WordNet, developed at Princeton University under the direction of George A. Miller beginning in 1985, is a large-scale lexical database that organizes English nouns, verbs, adjectives, and adverbs into synonym sets (synsets), each representing a distinct lexical concept. Synsets are interconnected by semantic relations including hyponymy (IS-A), meronymy (PART-OF), antonymy, and entailment, forming a rich network that encodes much of the taxonomic and relational structure of the English lexicon. WordNet has become the most widely used lexical resource in natural language processing.
Structure and Organization
~207,000 word-sense pairs
Noun hierarchy depth: up to 16 levels
Top-level ontology: 25 unique beginners for nouns
Key relations:
Nouns: hyponymy, meronymy, member-of, substance-of
Verbs: troponymy (manner-of), entailment, cause
Adjectives: antonymy, similar-to, pertainym
The noun taxonomy in WordNet is organized as a hierarchy rooted in general concepts like "entity" and "abstraction," with increasingly specific concepts at lower levels. For example, the path from "dog" to "entity" passes through "canine," "carnivore," "mammal," "animal," "organism," "living thing," and "entity." This hierarchical structure enables computation of semantic similarity: words closer in the taxonomy are more similar. Wu-Palmer similarity, Lin similarity, and path-based measures all exploit this structure.
Semantic Similarity Measures
WordNet supports several well-known measures of semantic similarity. Path length measures the shortest path between two synsets in the taxonomy. Wu-Palmer similarity considers the depth of the least common subsumer (LCS) relative to the depths of the two concepts. Lin similarity combines the taxonomic structure with corpus-based information content: sim(c1, c2) = 2 * IC(LCS) / (IC(c1) + IC(c2)), where IC is the information content derived from corpus frequency. These measures are used in word sense disambiguation, document similarity, and textual entailment.

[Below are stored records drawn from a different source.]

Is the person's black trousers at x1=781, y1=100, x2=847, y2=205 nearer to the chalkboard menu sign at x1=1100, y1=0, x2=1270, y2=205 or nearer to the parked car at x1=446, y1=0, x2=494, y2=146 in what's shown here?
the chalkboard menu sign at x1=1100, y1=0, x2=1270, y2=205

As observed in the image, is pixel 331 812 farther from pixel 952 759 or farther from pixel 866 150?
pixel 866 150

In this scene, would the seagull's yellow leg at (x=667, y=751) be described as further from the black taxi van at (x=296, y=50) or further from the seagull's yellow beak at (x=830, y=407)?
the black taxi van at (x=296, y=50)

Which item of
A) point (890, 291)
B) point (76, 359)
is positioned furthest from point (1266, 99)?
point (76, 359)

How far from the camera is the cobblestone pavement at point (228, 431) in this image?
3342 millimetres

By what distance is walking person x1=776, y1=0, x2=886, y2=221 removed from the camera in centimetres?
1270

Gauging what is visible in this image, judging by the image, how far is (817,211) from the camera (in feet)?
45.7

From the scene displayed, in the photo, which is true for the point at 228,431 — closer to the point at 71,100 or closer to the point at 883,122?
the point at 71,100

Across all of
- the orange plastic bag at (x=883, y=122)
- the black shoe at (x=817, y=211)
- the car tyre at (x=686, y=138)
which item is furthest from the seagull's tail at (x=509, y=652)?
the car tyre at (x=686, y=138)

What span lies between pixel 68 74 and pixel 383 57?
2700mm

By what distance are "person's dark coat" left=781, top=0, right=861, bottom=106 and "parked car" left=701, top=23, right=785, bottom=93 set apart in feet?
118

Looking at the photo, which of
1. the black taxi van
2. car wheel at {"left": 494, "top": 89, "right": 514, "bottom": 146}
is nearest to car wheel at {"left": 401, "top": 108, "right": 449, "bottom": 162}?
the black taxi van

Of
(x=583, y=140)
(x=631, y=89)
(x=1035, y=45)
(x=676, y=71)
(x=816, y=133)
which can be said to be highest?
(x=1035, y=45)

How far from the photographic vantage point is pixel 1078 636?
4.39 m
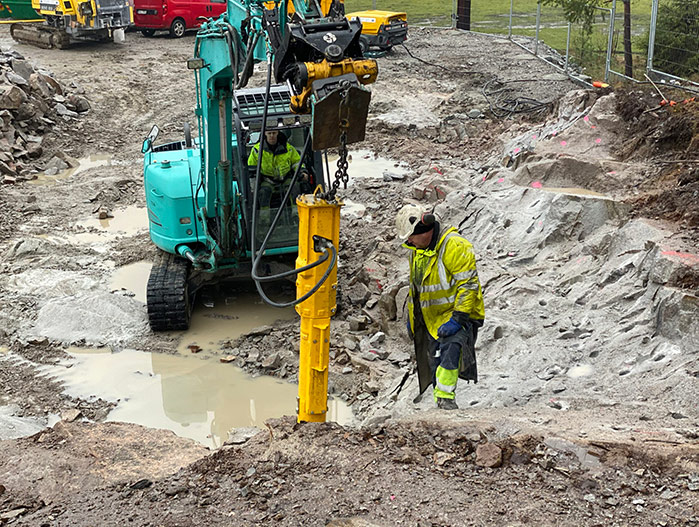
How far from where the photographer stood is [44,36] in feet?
76.4

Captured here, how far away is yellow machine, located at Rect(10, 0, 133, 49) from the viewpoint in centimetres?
2203

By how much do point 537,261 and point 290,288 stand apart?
10.3 ft

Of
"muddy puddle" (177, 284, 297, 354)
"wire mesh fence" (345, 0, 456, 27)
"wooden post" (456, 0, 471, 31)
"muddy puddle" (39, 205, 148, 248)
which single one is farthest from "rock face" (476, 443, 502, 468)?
"wire mesh fence" (345, 0, 456, 27)

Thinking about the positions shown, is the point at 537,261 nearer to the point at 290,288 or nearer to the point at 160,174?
the point at 290,288

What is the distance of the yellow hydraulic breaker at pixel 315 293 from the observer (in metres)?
4.59

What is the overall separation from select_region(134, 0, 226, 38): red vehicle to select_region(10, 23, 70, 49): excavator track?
9.57 ft

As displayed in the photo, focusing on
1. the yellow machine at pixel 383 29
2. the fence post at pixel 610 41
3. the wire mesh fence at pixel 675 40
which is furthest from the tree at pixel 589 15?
the yellow machine at pixel 383 29

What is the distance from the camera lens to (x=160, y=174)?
9211 mm

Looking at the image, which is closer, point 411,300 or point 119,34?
point 411,300

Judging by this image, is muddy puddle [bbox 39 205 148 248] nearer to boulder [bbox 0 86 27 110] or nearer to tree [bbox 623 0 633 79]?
boulder [bbox 0 86 27 110]

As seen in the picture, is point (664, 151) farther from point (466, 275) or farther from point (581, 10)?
point (581, 10)

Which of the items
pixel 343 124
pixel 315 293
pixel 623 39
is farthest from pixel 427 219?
pixel 623 39

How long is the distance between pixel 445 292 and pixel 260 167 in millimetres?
1633

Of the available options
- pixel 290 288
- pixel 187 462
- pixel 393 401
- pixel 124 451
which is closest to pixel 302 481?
pixel 187 462
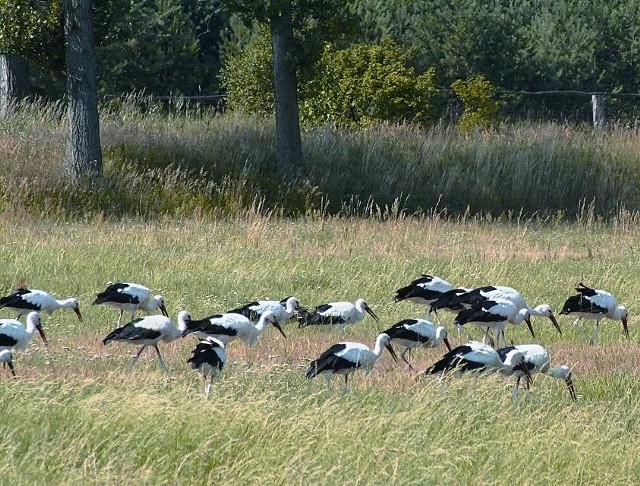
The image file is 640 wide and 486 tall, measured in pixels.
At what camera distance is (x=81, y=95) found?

The Global WordNet Association coordinates the development of wordnets for over 200 languages. EuroWordNet and the Open Multilingual Wordnet link synsets across languages via inter-lingual indices, enabling cross-lingual semantic analysis. The Universal WordNet project automatically extends WordNet coverage using machine translation and distributional methods. These multilingual resources support applications in cross-lingual information retrieval, machine translation evaluation, and multilingual word sense disambiguation.
Impact on NLP
WordNet has been integral to NLP for decades. The SemCor corpus, annotated with WordNet senses, provides the standard training and evaluation data for word sense disambiguation. WordNet synsets define the sense inventory for the Senseval/SemEval WSD shared tasks. In information retrieval, query expansion using WordNet synonyms and hypernyms improves recall. Knowledge graph construction often uses WordNet as a source of taxonomic structure, and lexical entailment detection leverages the hyponymy relation.
Despite its influence, WordNet has known limitations. Its sense inventory is very fine-grained, making disambiguation difficult even for humans. Coverage of domain-specific terminology, new words, and informal language is limited. The taxonomy reflects one particular organization of concepts that may not match cognitive or task-specific needs. Modern approaches increasingly combine WordNet's structured knowledge with distributional representations, using techniques like retrofitting to inject relational knowledge into word vectors, achieving the benefits of both symbolic and distributional approaches.